B.C. Corrections made a similar statement, writing that it is "currently examining its use of segregation and looking at alternative ways to manage inmates with significant mental health needs or behavioural issues."
Jason Godin, national president of the Union of Canadian Correctional Officers, which represents 7,400 correctional officers at federal institutions across the country, said in an interview abolishing the use of segregation would be "absurd."
"Calling for the abolishment of segregation would be taking tools away from the Correctional Service of Canada, including correctional officers. It could make it very, very dangerous for us," he said.
"We use solitary confinement for all kinds of reasons. Obviously, there's disciplinary reasons. There's safety and security of the institution, there's other reasons where inmates may be assaulting another inmate, or assaulting staff members."
The report said there has been a reduction in the use of solitary at federal institutions of late, but the society has not been able to obtain meaningful recent data from B.C. Corrections. The report said the society is concerned the use of solitary confinement in British Columbia is high.
B.C. Corrections in its statement that in 2015-16, about 5 per cent of its daily inmate count involved individuals housed in segregation. It said one individual was held in segregation for more than 125 days, but did not provide further details.

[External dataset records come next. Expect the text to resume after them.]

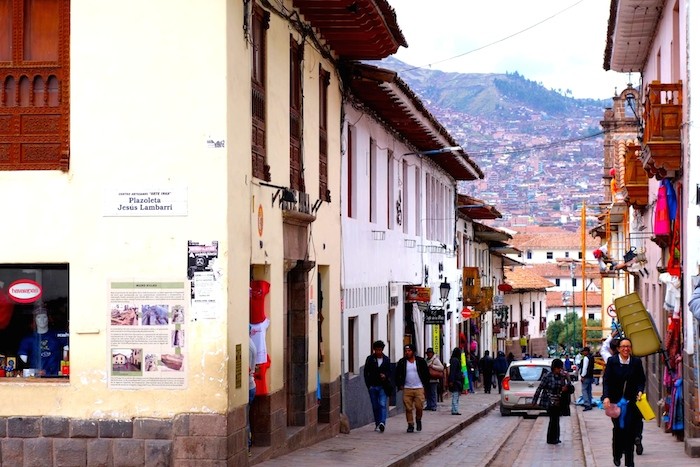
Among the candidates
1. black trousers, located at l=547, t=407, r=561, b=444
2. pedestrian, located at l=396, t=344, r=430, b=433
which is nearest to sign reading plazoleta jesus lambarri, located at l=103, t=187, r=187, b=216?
black trousers, located at l=547, t=407, r=561, b=444

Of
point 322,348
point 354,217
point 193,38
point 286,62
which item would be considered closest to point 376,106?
point 354,217

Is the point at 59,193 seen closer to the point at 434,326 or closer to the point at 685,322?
the point at 685,322

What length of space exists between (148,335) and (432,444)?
9.57 m

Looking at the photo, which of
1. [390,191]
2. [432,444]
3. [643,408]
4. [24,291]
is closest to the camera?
[24,291]

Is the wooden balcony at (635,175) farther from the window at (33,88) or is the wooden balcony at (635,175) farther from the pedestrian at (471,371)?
the pedestrian at (471,371)

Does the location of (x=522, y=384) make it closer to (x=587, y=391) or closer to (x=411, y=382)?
(x=587, y=391)

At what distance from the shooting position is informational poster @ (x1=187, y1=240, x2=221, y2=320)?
14.1 meters

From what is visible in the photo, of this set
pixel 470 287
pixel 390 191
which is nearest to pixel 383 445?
pixel 390 191

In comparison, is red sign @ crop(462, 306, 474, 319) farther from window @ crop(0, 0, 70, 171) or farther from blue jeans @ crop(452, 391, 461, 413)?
window @ crop(0, 0, 70, 171)

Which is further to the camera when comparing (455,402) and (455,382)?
(455,382)

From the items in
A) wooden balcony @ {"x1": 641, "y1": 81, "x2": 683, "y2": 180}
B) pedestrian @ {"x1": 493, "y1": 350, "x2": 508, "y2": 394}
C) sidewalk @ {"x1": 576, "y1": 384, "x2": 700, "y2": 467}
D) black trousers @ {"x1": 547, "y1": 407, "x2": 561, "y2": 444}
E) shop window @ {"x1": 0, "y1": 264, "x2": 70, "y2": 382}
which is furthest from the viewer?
pedestrian @ {"x1": 493, "y1": 350, "x2": 508, "y2": 394}

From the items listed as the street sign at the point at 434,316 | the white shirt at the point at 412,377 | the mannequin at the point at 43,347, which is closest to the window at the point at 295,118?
the mannequin at the point at 43,347

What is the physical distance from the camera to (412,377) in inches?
981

One of the society's clients quoted in the report said he was at a federal institution in 2014 when he was accused of plotting assaults against other inmates. He denied the allegations but was sent to a segregation cell. The man, who had a history of suicide attempts, hanged himself six days later. He was found unresponsive in his cell but ultimately survived.
A woman who was in the provincial jail system told the society she had severe anxiety whenever she was placed in segregation. She said she would harm herself when isolated.
"Time seemed like it was endless. I couldn't handle being locked in there. It was driving me insane. I would self-mutilate – if I had anything sharp, I would cut my wrist. I would do anything to get them to open the door, so I could lose that trapped, panicked, claustrophobic feeling," she said.